Is It Discipline or Abuse
Recent news reports are filled with stories about the National Football League (NFL) and its handling of the Adrian Peterson child abuse allegations. The incident has sparked a national debate about the difference between child discipline and child abuse. While some people find his actions reasonable, others look at the pictures of his child and see a parent who went too far. It is this same debate that often takes place in the courtroom when a Florida citizen is accused of child abuse and, when that happens, an experienced lawyer is vital to the presentation of an effective defense.
Florida television station WTSP 10 reports that the star Minnesota Vikings running back was indicted for injury to a child. According to police reports, Peterson hit his son with a switch, causing open wounds on his legs. Initial news of the incident broke when pictures of the four-year-old were published, showing the series of cuts. In response, Peterson issued a statement declaring his innocence and explaining that he had no intention of harming his son. Though the legal matter is ongoing in the criminal courts, the NFL player is feeling the wrath of an unforgiving public, which is often the case for defendants accused of child abuse. While he was initially suspended by the Vikings, he was reportedly reinstated two days later, only to be placed on the exempt list pending the outcome of the criminal case.
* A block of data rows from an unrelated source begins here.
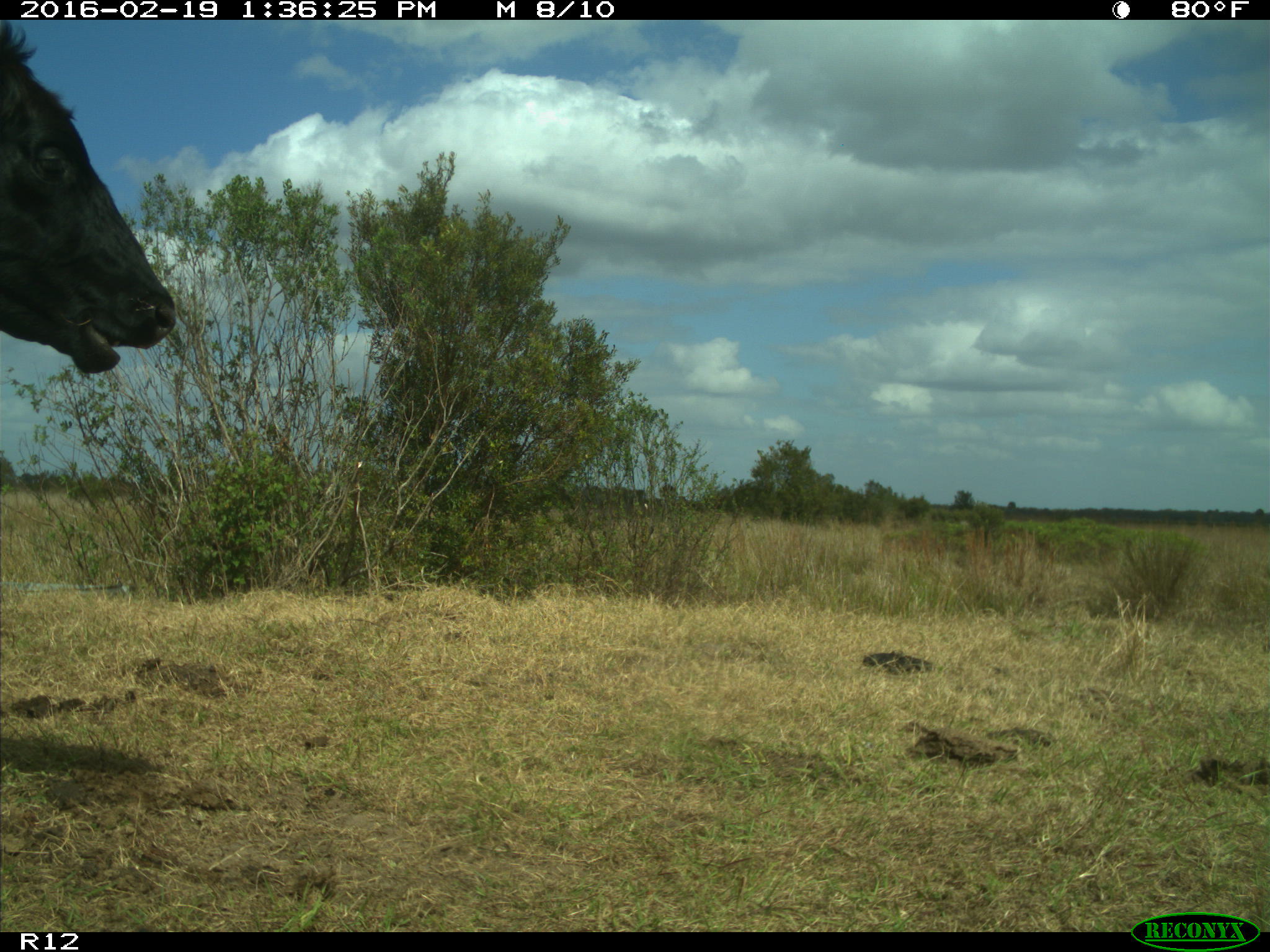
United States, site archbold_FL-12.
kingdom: Animalia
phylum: Chordata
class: Mammalia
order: Artiodactyla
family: Bovidae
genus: Bos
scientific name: Bos taurus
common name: domestic cow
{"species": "Bos taurus (domestic cow)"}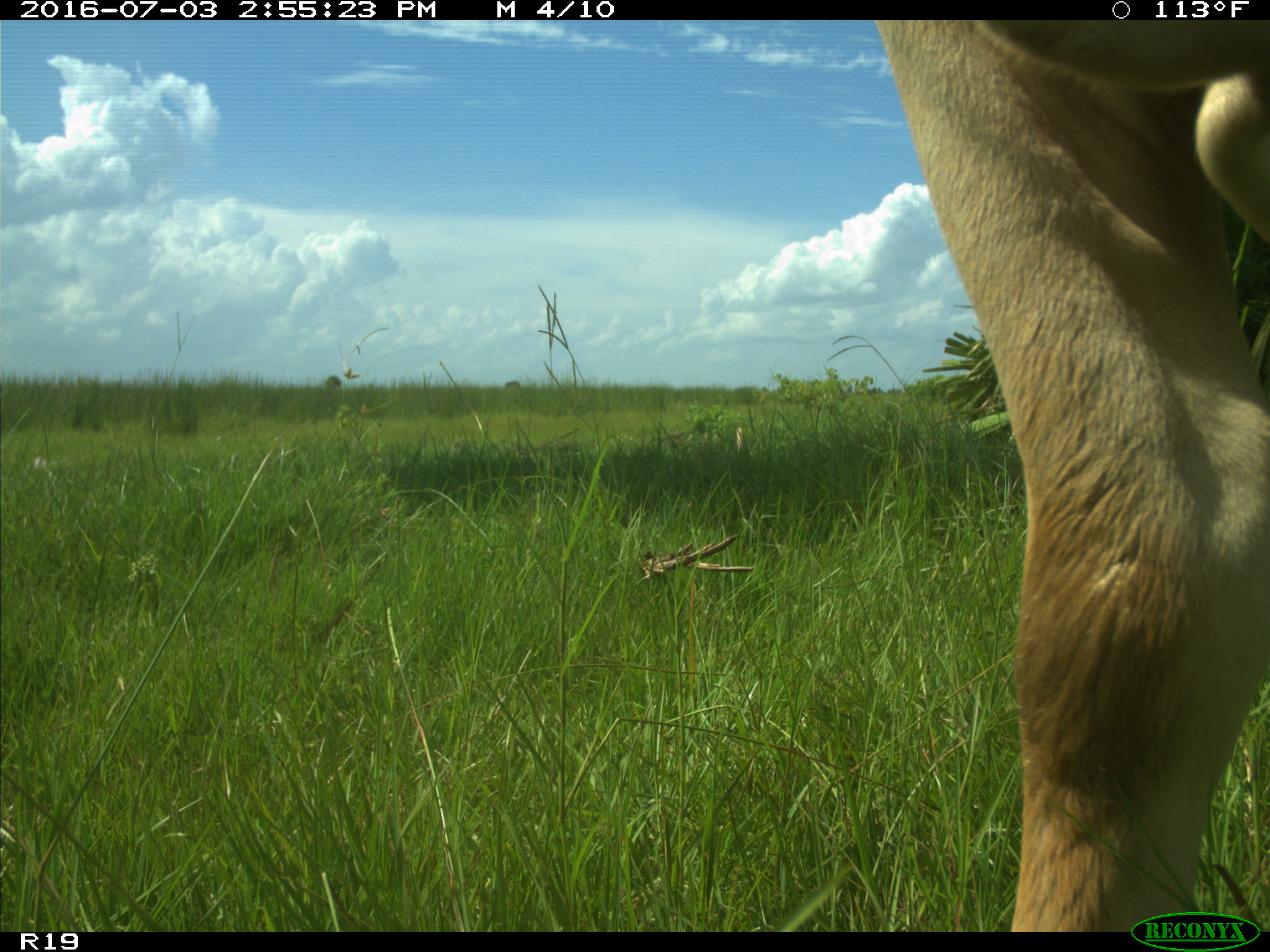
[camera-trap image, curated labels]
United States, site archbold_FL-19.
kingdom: Animalia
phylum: Chordata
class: Mammalia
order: Artiodactyla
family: Bovidae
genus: Bos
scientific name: Bos taurus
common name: domestic cow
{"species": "Bos taurus (domestic cow)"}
Child Abuse Under Florida Law
Parents are allowed to discipline their children under Florida law. The statute is meant to balance the rights of parents to raise their children in a manner they see fit with the protection of children from abuse. However, the line between spanking and abuse is often blurred, leading to numerous child abuse allegations each year. According to the Department of Children and Families, more than 700 suspected cases of child abuse are reported on a monthly basis. While many of these reports are true abuse cases, a substantial number of them involve legitimate attempts at legal discipline.
The Florida child abuse statute is separated into four categories:
- Aggravated child abuse is the willful and malicious punishment of a child that causes bodily harm. The charge is a first degree felony.
- Culpable negligence is willfully neglecting a child and causing bodily harm. It is classified as a felony in the second degree.
- Knowingly abusing a child without causing bodily injury is a third degree felony.
- Knowingly neglecting a child without causing bodily injury is also a felony in the third degree.
As included in the statute, the state is required to prove a level of intent on the part of the accused. An lawyer may argue against this intent standard by showing that the accused acted with no malice or willful intention. An aggressive defense can protect an innocent parent from an undeserved conviction.